Your instructions |
Starting from the line with "Lonely redhead mouse, isolated" and going up to and including the line with "Concentration Camp - barbed wire travelling", copy the listing below exactly. Leave all images out.

Data for review |
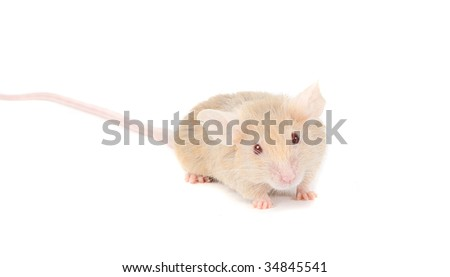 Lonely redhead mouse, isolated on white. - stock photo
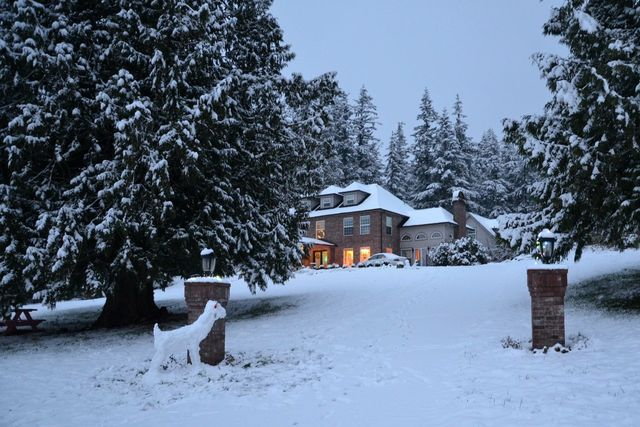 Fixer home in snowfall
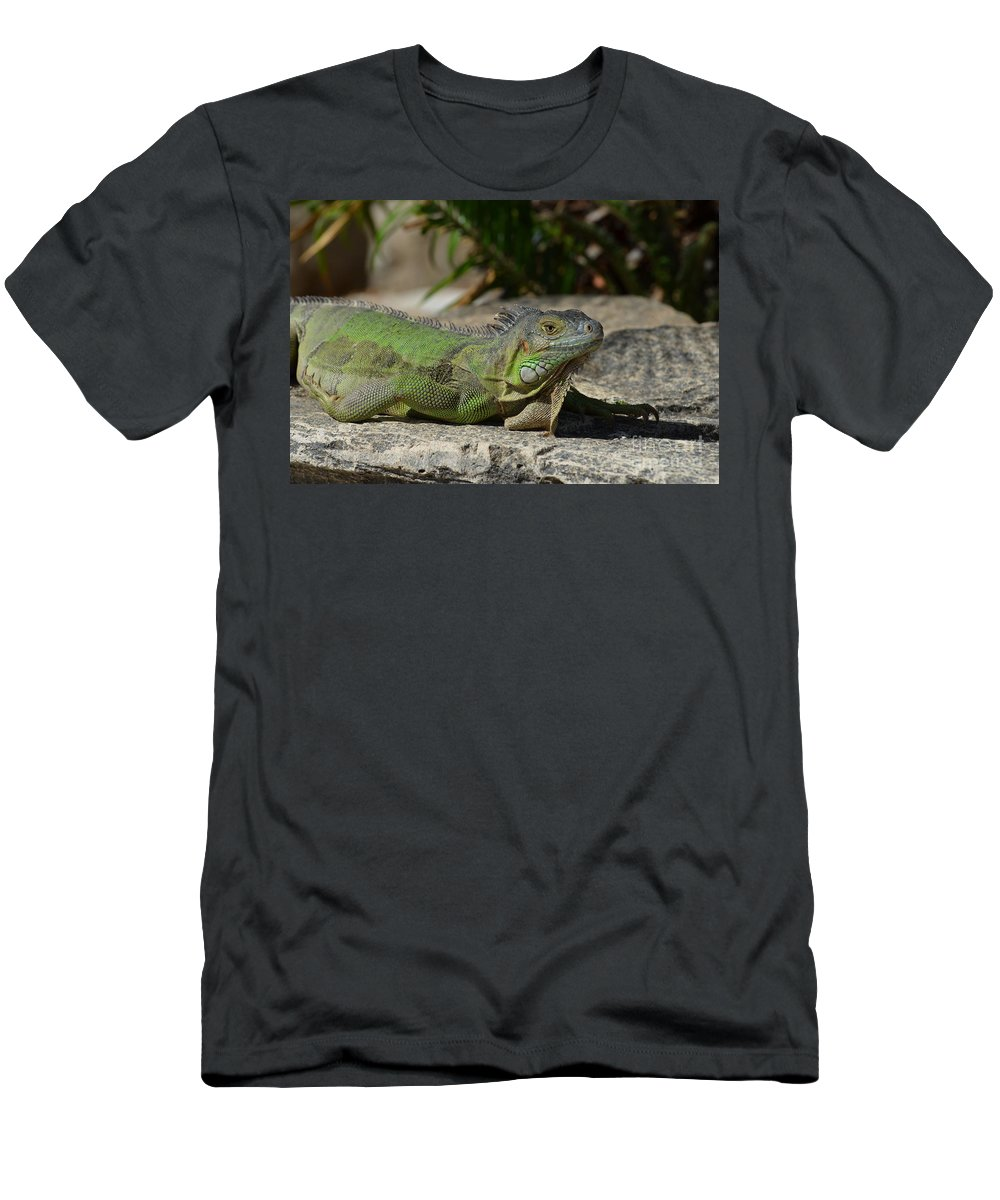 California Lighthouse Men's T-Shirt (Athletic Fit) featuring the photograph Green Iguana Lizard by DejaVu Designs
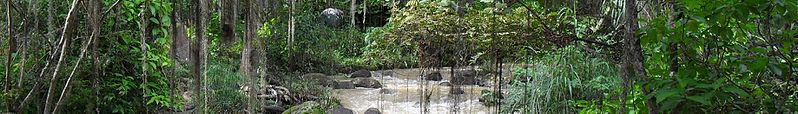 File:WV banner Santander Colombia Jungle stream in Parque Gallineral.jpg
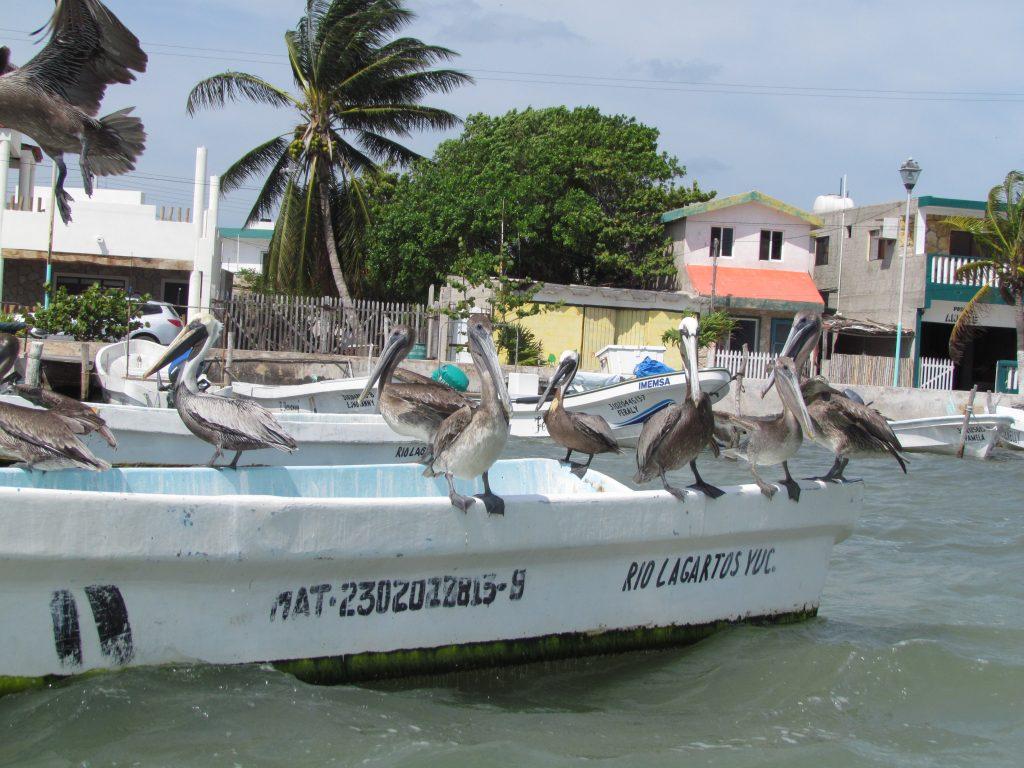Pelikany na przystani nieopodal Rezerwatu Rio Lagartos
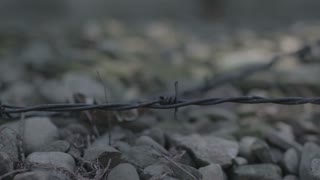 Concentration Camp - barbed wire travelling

--

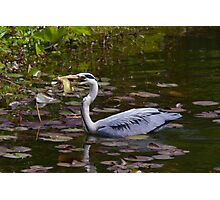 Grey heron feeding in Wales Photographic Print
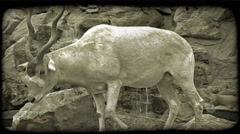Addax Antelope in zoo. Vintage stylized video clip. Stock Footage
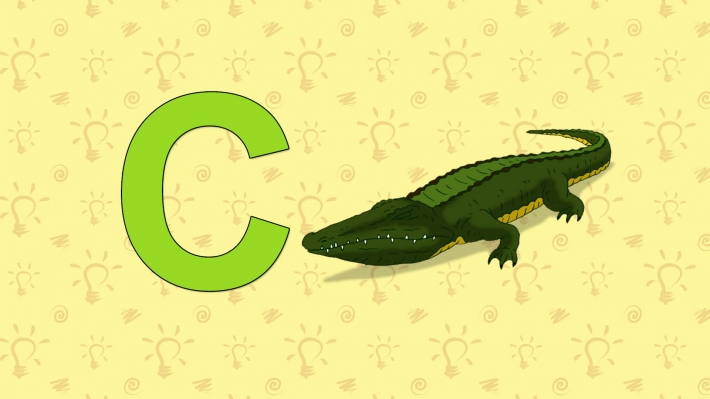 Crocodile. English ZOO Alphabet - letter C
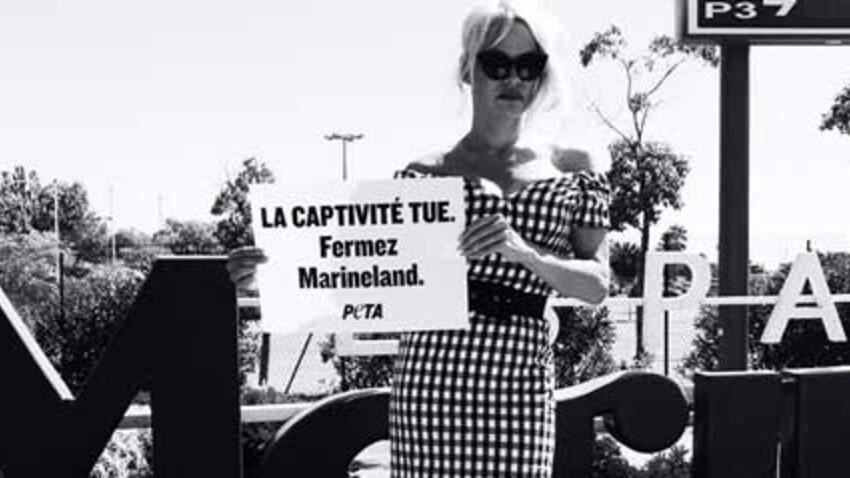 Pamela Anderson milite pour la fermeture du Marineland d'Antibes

* * *

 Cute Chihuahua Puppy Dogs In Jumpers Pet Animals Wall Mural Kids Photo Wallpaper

Answer to this exercise |
 Lonely redhead mouse, isolated on white. - stock photo
 Fixer home in snowfall
 California Lighthouse Men's T-Shirt (Athletic Fit) featuring the photograph Green Iguana Lizard by DejaVu Designs
 File:WV banner Santander Colombia Jungle stream in Parque Gallineral.jpg
Pelikany na przystani nieopodal Rezerwatu Rio Lagartos
 Concentration Camp - barbed wire travelling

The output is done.